Dolar yine tırmanışta.
Aklı başında hiçbir finans sektörü profesyoneli yaşananları "teknik" olarak analiz etmeye kalkmıyor. Çok da haklılar. Zira yaşanan, "uluslararası siyasi savaşın desteklediği bir operasyon."
Şöyle ki, dün cuma akşamı da Türkiye piyasaları kapanır kapanmaz bazı finans kurumları "iş başı" yaptı.
Tıpkı geçtiğimiz ocak ayında doları 4 liraya dayadıkları gibi, yine yüklendiler.
Peki, 100-200 milyon doları bulan, tek başına Londra ve New York piyasalarında spekülasyonlarla soygunculuk yapabilir mi?
Hayır. Washington ve Berlin hattının "siyasi desteği" ve medyadaki kiralık kalemlere de ihtiyaç var.
Bu kez de aynı mekanik işledi...
Önce Sarraf davasına dair Türk bankalarıyla ilgili dedikodular yayıldı.

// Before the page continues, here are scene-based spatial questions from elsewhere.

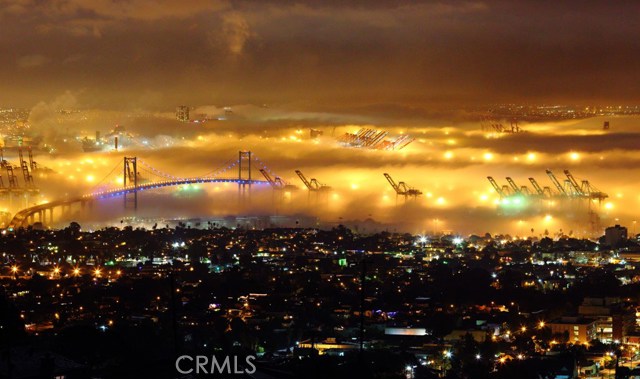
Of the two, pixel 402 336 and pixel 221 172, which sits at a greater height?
pixel 221 172

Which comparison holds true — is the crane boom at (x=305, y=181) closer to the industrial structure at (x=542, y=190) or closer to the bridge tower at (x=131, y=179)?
the bridge tower at (x=131, y=179)

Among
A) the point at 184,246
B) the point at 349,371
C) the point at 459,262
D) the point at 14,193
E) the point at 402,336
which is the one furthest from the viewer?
the point at 14,193

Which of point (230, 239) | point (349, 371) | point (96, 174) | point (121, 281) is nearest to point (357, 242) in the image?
point (230, 239)

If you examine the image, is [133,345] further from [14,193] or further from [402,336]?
[14,193]

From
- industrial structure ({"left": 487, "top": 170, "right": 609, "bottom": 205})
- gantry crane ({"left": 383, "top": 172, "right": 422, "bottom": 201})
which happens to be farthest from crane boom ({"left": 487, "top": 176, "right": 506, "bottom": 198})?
gantry crane ({"left": 383, "top": 172, "right": 422, "bottom": 201})

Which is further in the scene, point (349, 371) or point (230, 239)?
point (230, 239)

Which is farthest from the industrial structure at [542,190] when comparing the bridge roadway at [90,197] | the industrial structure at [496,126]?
the bridge roadway at [90,197]

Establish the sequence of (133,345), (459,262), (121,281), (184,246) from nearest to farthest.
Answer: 1. (133,345)
2. (121,281)
3. (459,262)
4. (184,246)
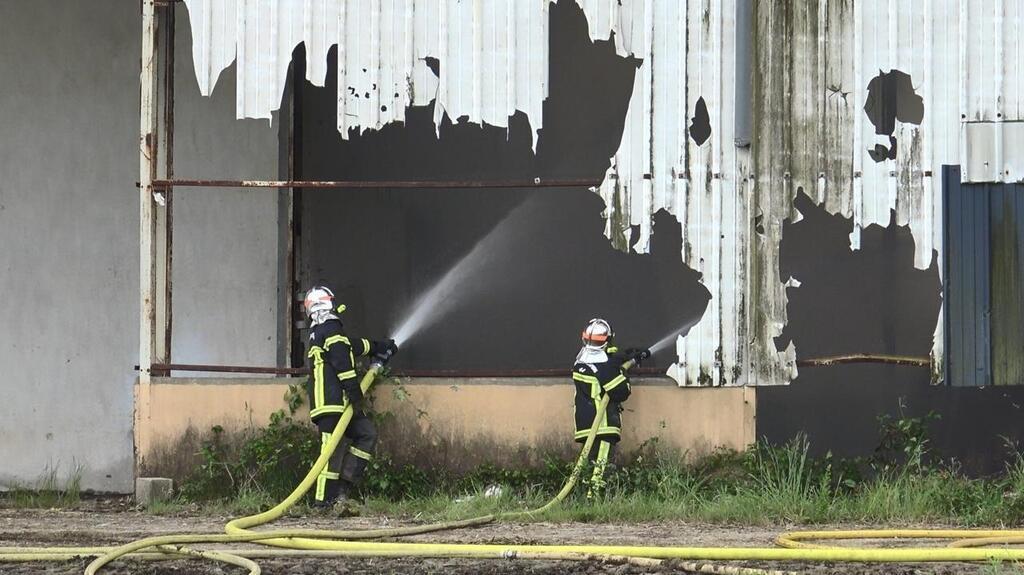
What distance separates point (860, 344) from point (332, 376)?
4.24 metres

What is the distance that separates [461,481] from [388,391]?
0.80 m

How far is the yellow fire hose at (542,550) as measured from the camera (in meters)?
6.84

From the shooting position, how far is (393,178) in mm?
12242

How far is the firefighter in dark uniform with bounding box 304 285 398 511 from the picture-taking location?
963cm

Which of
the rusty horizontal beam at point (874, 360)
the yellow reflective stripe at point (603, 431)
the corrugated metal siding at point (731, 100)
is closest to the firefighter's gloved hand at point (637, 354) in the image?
the corrugated metal siding at point (731, 100)

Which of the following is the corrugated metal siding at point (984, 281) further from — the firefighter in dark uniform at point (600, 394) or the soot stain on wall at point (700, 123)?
the firefighter in dark uniform at point (600, 394)

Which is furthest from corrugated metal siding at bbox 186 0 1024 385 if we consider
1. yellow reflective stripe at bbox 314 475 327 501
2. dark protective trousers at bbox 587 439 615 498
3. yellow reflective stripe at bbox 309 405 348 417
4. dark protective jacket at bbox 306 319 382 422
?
yellow reflective stripe at bbox 314 475 327 501

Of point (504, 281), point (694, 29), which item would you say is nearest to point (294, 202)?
point (504, 281)

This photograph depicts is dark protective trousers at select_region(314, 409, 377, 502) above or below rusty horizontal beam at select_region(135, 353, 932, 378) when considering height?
below

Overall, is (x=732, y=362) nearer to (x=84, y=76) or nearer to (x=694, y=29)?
(x=694, y=29)

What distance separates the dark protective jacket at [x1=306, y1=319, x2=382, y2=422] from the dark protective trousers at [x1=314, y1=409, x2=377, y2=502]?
80 millimetres

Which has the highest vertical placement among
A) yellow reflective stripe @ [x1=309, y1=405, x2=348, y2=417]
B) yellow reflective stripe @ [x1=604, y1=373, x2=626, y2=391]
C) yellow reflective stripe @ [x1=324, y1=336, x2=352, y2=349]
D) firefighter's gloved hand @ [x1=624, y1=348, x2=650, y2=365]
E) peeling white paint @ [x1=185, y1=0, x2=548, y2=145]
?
peeling white paint @ [x1=185, y1=0, x2=548, y2=145]

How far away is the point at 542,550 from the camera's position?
7.04m

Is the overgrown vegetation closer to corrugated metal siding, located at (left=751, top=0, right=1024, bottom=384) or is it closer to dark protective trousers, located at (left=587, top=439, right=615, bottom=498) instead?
dark protective trousers, located at (left=587, top=439, right=615, bottom=498)
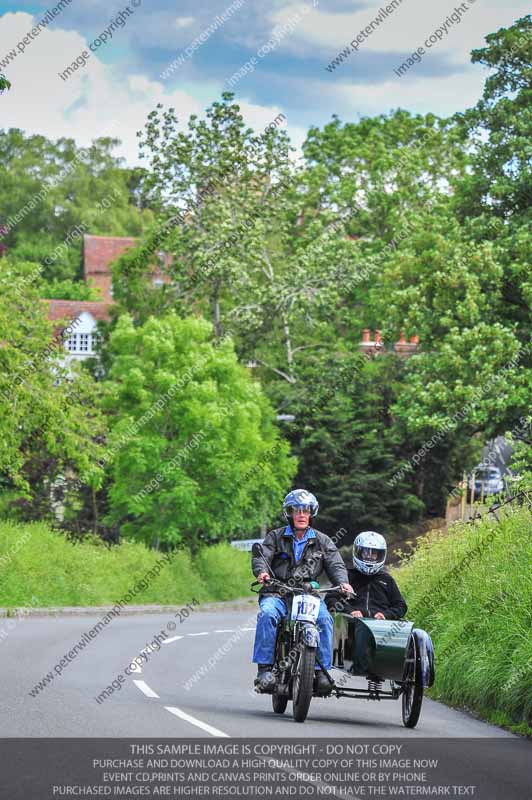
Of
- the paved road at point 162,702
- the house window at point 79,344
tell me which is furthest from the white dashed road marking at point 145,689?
the house window at point 79,344

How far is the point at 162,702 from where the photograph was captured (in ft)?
45.7

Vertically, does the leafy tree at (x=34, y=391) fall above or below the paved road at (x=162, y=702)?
above

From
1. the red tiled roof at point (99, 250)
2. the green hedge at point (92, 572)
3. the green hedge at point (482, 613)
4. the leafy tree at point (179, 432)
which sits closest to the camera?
the green hedge at point (482, 613)

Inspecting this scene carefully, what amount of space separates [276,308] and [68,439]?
17.9 meters

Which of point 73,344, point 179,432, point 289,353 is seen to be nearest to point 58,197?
point 73,344

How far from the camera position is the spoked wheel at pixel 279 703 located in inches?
509

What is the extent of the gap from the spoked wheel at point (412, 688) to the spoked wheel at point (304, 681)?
1014 mm

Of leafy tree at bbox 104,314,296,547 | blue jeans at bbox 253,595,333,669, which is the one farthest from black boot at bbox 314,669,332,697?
leafy tree at bbox 104,314,296,547

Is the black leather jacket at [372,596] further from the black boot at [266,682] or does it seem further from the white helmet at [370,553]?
the black boot at [266,682]

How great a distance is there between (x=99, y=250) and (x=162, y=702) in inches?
2989

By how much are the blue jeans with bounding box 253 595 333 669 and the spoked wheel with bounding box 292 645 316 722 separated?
1.31 feet

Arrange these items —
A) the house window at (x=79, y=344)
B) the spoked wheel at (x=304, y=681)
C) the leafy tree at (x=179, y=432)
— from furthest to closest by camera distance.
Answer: the house window at (x=79, y=344) < the leafy tree at (x=179, y=432) < the spoked wheel at (x=304, y=681)

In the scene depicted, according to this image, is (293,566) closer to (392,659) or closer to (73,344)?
(392,659)

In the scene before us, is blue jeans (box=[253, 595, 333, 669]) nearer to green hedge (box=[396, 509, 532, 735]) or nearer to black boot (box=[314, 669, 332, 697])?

Cumhurbaşkanı Erdoğan'ın geçen salı bankalarla yaptığı toplantı olumsuz havayı bir nebze de olsa dağıttı. Öğlen de gidiş iyiydi.
Ancak Bloomberg ve bazı yayın organları "Avrupa Bankası Türkiye'nin kredi hatlarını askıya alıyor" diye duyurunca dalgalanma yeniden başladı.
Bizzat Avrupa Yatırım Bankası'nın dedikoduları yalanlaması bile pek bir işe yaramadı.
Medyanın kiralıkları da, "Faizler ucuz kaldı. Faizler ABD dolarını tutmaya yetmiyor. Faizler yükselsin..." çığlıklarıyla operasyona omuz attılar.
Ve olan oldu, cebimizdeki paradan tırtıkladılar...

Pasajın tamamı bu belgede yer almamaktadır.